- [Instructor] We're told that
Kayla wants to visit a friend who lives eight kilometers away. She'll ride the subway as far as she can before walking the rest of the way. First, she needs to buy an
access pass that costs $5.50. There's also a fee of $1.25 per stop. This is an expensive subway. Kayla doesn't want to spend
more than $15 on the trip. So she wants to know the largest number of stops she can afford. Let S represent the number
of stops that Kayla buys. So first, pause this video and see if you can write an inequality that describes how many stops, or that describes the
situation that describes that she wants to take
as many stops as she can, but she doesn't wanna spend more than $15. All right, now let's do this together. So first, let's just
think about an expression for how much she spends. So no matter what, she's
going to spend $5.50, so we can write it like this, so $5.50, that's what she's going to spend, even if she doesn't take any stops.
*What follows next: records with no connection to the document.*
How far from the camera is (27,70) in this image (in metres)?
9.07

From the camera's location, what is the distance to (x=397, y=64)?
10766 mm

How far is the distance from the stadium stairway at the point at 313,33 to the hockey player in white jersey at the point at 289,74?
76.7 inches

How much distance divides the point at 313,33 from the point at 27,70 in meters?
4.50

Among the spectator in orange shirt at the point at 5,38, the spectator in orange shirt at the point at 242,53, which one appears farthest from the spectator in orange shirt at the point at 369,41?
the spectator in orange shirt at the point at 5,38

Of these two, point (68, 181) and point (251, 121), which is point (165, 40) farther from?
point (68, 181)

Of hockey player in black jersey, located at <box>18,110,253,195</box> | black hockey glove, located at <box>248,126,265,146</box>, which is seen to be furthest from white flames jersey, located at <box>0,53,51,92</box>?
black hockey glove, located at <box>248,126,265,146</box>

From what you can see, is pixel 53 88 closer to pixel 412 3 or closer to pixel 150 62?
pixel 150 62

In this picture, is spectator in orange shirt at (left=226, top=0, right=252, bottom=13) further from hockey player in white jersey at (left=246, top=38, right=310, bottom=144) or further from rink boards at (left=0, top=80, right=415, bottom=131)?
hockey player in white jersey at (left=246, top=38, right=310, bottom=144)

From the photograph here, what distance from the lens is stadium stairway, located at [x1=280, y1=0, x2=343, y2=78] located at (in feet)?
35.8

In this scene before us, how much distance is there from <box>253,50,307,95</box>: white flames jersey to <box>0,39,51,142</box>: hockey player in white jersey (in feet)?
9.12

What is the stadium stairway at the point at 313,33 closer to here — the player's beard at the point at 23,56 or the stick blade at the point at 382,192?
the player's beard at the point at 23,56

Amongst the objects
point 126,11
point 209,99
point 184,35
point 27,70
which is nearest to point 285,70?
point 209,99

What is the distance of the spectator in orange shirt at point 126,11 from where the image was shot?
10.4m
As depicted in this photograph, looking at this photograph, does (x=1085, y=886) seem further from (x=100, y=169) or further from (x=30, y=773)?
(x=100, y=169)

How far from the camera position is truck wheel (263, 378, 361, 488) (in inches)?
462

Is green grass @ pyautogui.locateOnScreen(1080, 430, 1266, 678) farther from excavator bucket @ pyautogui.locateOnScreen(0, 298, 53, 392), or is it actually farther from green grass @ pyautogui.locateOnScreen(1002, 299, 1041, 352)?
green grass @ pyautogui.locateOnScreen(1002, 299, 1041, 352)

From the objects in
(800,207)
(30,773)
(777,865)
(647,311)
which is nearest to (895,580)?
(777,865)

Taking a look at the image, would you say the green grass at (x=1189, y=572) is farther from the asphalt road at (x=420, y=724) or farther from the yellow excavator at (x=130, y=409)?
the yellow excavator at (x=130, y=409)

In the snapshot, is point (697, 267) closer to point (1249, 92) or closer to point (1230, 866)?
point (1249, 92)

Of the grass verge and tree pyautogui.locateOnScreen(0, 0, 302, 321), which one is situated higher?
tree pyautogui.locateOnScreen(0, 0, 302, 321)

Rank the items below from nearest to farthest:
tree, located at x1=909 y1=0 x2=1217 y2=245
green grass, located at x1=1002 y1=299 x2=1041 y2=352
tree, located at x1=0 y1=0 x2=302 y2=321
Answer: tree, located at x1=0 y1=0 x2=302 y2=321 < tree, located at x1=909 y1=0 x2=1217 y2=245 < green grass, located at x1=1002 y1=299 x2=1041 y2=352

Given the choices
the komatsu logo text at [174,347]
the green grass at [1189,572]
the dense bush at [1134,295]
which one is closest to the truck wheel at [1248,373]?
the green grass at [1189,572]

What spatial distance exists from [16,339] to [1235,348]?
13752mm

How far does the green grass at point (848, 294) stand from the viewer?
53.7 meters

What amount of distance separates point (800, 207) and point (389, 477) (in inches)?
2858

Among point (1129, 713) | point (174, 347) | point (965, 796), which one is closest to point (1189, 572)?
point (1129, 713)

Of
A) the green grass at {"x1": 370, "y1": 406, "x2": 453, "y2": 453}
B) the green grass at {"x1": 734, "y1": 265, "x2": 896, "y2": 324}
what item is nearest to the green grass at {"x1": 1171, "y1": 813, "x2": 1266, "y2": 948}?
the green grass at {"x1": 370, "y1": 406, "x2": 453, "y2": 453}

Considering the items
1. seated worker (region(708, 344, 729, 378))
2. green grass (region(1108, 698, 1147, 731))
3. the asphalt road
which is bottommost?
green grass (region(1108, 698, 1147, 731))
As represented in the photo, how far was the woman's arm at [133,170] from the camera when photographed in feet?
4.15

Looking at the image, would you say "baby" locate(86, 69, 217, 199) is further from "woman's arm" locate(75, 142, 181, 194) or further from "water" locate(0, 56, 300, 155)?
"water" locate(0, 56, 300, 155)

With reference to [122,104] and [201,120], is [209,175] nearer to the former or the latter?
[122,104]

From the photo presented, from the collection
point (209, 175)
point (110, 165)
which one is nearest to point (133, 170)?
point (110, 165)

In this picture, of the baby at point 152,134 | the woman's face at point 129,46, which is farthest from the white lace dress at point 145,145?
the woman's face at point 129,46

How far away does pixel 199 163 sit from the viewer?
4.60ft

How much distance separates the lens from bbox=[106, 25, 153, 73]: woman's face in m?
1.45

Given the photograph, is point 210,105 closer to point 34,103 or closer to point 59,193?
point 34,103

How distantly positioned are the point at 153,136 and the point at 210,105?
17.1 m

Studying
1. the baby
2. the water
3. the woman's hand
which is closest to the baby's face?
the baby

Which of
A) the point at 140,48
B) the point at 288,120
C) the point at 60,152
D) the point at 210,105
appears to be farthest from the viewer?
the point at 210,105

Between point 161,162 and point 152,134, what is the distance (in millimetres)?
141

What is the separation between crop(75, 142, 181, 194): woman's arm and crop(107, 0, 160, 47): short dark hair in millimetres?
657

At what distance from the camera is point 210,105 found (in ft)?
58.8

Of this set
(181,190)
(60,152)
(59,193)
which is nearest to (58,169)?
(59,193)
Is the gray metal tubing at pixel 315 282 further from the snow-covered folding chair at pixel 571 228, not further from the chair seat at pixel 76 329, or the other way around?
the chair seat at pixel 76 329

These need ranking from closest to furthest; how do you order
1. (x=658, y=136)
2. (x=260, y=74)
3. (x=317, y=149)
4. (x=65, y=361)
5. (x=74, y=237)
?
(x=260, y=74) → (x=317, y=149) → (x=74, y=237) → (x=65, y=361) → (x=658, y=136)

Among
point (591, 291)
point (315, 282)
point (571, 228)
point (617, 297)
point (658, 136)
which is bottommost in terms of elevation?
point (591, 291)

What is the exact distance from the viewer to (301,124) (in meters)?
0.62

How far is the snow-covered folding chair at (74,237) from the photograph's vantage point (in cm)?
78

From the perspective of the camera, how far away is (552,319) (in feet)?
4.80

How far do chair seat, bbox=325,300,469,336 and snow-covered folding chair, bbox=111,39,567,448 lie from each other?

And it's $1.25 per stop, and
S is the number of stops. So the amount she's going
to spend just from the stops is going to be $1.25 times S. So it's going to be plus $1.25 S. This is the upfront she has to spend, and this is how much she's
going to spend on stop. So this is an S right over here and I wrote a five right next to it, they look kind of similar. And we know that she doesn't
want to spend more than $15. So she's willing to spend up to $15. So this total amount that she spends has to be less than or equal to $15. Or if we didn't write it
with the dollar symbols, we would write 5.50 plus 1.25 S is going to be less than or equal to, or needs to be less than or equal to 15. Now that we've written this inequality, what is the number of stops
that Kayla can afford? What's the largest number of
stops that she can afford? Pause this video and
try to figure that out. Well, to figure that out,
we just have to solve for S and then figure out what the largest S is that satisfies the inequality
once we've solved for S. So the first thing I would do is subtract 5.50 from both sides. When we do that, we are
left with 1.25 or $1.25 S is less than or equal to 9.50. And then I would divide
both sides by 1.25. And since I'm dividing both
sides by a positive value, it doesn't change the
direction of the inequality, 1.25 and then divide this by 1.25, 9.5 divide by 1.25 is equal to 7.6. So we get that S needs to be
less than or equal to 7.6. So we can't take a
fractional number of stops. So the largest number of
stops that Kayla can take is going to be seven stops. She can't take eight, and she can't take 7 1/2 or 7.6. So the largest number she
can take is seven stops. So she can take as many as seven stops. And we are done.